Bu faktör, kişisel terapiyi başarıyla tamamladıktan sonra bile, zihinsel travmaya bağlı zihinsel ağrının asla iz bırakmadan kaybolmadığı göz önüne alındığında daha da önemlidir. Bir kez ortaya çıktıktan sonra, zihinsel ağrı kişiyi terk etmez, ancak olayın bir hatırlatıcısı olarak kalır. Terapistin acısı ile çevre dostu (deneyim anlamında) tedavisi, bir yandan müşteri için bir modeldir, diğer yandan, çalışırken profesyonel tükenmişlik riskine karşı önleyici bir önlem görevi görür. kriz müşterileri

Genel olarak kriz psikoterapisinin özellikleri ve özellikle de terapistin ekolojisi hakkındaki tartışmayı özetleyerek, hem iyileşmenin hem de genel olarak deneyimleme sürecinin varlığının gerekli bir koşulunun, bir başkasının ve deneyim sürecinin varlığı olduğuna dikkat çekeceğim. organizma/çevre alanında temas sınırı. Aynı zamanda, söylenenler sadece danışan için değil, aynı zamanda terapist için de geçerlidir. Başka bir deyişle, terapist deneyim sürecini terapötik temasa yerleştirerek (eğer kendilik fenomenlerinin dinamiklerinin farkında olma yeteneğine sahipse), bir süpervizör olarak (deneyimdeki zorluklar terapisti yeterince engelliyorsa) kendi başının çaresine bakabilir. mesleki görevini yerine getirmesi) veya kendi terapisti ile (deneyim sürecini engellemesi durumunda).

[1] Bu bağlamda yaralar ve yara izleri ile, deneyimli bir travmatojenik olayın veya travmanın fenomenolojik kalıntısını kastediyorum (kendi terapim sırasında).
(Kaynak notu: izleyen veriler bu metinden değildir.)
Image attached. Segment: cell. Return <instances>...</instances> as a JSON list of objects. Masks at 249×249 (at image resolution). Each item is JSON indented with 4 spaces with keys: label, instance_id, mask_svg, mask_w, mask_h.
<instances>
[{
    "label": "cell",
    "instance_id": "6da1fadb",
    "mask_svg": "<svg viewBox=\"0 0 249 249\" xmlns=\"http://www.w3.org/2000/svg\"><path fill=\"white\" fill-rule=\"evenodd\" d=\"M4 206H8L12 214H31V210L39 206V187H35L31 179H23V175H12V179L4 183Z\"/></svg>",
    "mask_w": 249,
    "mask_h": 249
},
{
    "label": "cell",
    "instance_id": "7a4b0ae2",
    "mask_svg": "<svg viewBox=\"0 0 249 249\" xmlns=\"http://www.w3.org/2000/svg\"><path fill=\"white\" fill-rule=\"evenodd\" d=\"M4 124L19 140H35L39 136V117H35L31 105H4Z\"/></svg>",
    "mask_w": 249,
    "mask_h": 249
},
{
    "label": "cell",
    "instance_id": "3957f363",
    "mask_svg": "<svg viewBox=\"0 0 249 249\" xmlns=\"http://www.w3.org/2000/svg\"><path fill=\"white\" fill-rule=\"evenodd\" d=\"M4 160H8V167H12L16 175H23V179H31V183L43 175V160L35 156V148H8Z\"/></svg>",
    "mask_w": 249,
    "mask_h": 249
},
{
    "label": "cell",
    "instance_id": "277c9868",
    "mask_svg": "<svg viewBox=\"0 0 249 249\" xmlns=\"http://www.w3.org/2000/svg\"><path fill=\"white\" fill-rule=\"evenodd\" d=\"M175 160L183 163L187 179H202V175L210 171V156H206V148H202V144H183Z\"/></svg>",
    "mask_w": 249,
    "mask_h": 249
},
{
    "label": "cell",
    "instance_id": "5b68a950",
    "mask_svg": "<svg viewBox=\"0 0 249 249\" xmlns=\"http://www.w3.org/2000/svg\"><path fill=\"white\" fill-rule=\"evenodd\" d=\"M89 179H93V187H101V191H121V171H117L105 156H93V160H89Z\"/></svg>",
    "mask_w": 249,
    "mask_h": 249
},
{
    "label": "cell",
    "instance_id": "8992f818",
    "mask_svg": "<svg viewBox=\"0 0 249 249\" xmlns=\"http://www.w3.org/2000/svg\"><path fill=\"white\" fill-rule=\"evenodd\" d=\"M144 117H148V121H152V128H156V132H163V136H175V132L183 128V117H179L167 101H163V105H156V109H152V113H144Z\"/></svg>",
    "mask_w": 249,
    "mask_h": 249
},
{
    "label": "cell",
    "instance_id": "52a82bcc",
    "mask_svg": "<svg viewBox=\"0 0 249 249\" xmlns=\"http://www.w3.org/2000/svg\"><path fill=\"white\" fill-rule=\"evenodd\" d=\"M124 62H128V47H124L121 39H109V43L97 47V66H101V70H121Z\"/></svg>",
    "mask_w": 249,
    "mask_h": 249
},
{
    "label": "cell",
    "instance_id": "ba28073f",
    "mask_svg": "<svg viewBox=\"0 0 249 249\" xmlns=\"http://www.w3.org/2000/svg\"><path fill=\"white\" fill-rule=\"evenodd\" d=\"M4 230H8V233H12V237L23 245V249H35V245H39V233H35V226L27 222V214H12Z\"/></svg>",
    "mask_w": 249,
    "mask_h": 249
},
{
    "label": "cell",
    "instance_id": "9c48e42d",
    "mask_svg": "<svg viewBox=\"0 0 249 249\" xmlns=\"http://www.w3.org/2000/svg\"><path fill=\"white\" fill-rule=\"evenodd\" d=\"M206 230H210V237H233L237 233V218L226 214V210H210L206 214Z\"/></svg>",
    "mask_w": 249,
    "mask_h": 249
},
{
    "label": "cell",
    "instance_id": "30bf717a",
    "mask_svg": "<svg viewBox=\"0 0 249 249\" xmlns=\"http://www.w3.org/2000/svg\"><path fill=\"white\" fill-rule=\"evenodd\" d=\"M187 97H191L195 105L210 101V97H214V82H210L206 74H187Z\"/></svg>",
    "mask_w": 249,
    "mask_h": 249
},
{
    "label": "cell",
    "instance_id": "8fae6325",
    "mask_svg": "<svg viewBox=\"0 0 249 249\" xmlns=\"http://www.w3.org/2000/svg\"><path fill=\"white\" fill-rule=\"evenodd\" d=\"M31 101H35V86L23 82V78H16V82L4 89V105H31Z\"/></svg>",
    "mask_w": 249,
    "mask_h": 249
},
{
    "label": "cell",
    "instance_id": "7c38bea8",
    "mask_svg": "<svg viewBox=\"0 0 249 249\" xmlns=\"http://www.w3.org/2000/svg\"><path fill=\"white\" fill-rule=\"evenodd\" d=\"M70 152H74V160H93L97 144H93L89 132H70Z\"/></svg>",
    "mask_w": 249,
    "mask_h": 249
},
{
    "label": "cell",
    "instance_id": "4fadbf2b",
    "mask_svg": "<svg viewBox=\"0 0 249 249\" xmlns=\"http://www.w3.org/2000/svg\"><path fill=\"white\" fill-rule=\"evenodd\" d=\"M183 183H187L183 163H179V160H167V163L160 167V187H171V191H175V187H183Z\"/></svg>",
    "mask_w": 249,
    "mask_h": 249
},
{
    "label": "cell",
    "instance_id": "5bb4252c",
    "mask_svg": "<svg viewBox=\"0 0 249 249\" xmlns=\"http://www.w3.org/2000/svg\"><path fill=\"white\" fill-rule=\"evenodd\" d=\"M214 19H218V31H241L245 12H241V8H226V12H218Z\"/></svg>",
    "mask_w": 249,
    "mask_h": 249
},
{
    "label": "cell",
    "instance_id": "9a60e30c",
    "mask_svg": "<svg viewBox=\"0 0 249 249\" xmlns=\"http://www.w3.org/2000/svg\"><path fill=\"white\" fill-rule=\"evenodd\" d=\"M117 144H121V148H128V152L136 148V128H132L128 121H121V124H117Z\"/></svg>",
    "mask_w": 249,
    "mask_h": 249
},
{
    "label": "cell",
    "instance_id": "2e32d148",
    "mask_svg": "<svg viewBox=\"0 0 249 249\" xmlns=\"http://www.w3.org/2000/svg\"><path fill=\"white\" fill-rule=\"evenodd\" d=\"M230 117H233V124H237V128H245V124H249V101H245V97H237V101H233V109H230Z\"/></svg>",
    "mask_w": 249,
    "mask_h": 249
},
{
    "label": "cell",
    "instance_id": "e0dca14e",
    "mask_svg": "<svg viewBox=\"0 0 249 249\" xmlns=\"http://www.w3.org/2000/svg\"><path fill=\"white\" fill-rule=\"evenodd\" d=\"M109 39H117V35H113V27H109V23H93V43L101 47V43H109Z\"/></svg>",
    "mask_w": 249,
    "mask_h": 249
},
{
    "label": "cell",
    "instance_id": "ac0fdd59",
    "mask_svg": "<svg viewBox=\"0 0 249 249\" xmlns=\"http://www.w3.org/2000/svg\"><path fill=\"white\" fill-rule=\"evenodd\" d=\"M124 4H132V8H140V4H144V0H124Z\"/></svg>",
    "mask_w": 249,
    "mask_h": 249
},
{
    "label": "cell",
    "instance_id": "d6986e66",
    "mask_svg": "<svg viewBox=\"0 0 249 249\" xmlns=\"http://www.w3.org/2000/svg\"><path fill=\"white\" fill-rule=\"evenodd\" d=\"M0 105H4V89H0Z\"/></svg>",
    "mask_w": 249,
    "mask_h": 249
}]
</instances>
Geleneksel anlayışında kişilik olgusunu oluşturan bu zihinsel yaralardır. Aslına bakarsanız, bizim eşsizliğimizi yapacak başka bir şey yok.

[2] Bir başkasının deneyimlerine duyarlılığın gelişmesinin altında yatan faktörün, bir kişide zihinsel ağrının varlığı ve bunun yeterli tedavisi olduğunu düşünüyorum.